I think they walk hand in hand, beauty and agony.

It’s only when you are able to see one that you can see the other.  If it weren’t for beauty, I would not be disturbed by agony.  If I didn’t believe justice, peace, hope were possible for humanity, I would not be grieved by their absence.  And the reverse must also be true, if it were not for the pain we experience, how could we experience beauty.

Kahlil Gibran (early twentieth century poet) wrote:

Your joy is your sorrow unmasked.  And the selfsame well from which your laughter rises was oftentimes filled with your tears.  And how else can it be?  The deeper that sorrow carves into your being, the more joy you can contain.  Is not the cup that hold your wine the very cup that was burned in the potter’s oven?  And is not the lute that soothes your spirit, the very wood that was hollowed with knives?  When you are joyous, look deep into your heart and you shall find it is only that which has given you sorrow that is giving you joy.  When you are sorrowful look again in your heart, and you shall see that in truth you are weeping for that which has been your delight.  Some of you say, “Joy is greater than sorrow,” and others say, “Nay, sorrow is the greater.”  But I say unto you, they are inseparable.
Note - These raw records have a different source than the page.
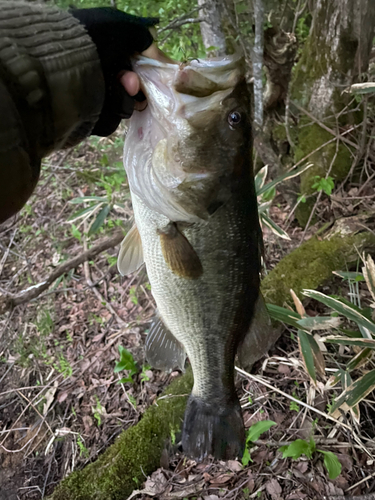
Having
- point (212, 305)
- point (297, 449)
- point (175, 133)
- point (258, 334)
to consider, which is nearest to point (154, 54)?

I know a few people have been trying to tell me this for a long time, but I think it’s the kind of lesson that gradually sinks in over time.

And I think Joel is right, we already know this.  Deep inside, we understand this.  We just need to learn to be more aware of it.  And I think that takes ‘living awake.’  Some practical types might not like that phrase but I’ve grown accustomed to it.  To me, it represents being present to the moment and aware of ourselves, our surroundings, and other people.  It’s so easy to hit auto-pilot and start to coast.  But to truly see beauty and agony all around us, we must wake up. (But more on this in another post.)

In the end, we are broken.  But this is what makes us beautiful.  This is what gives us hope.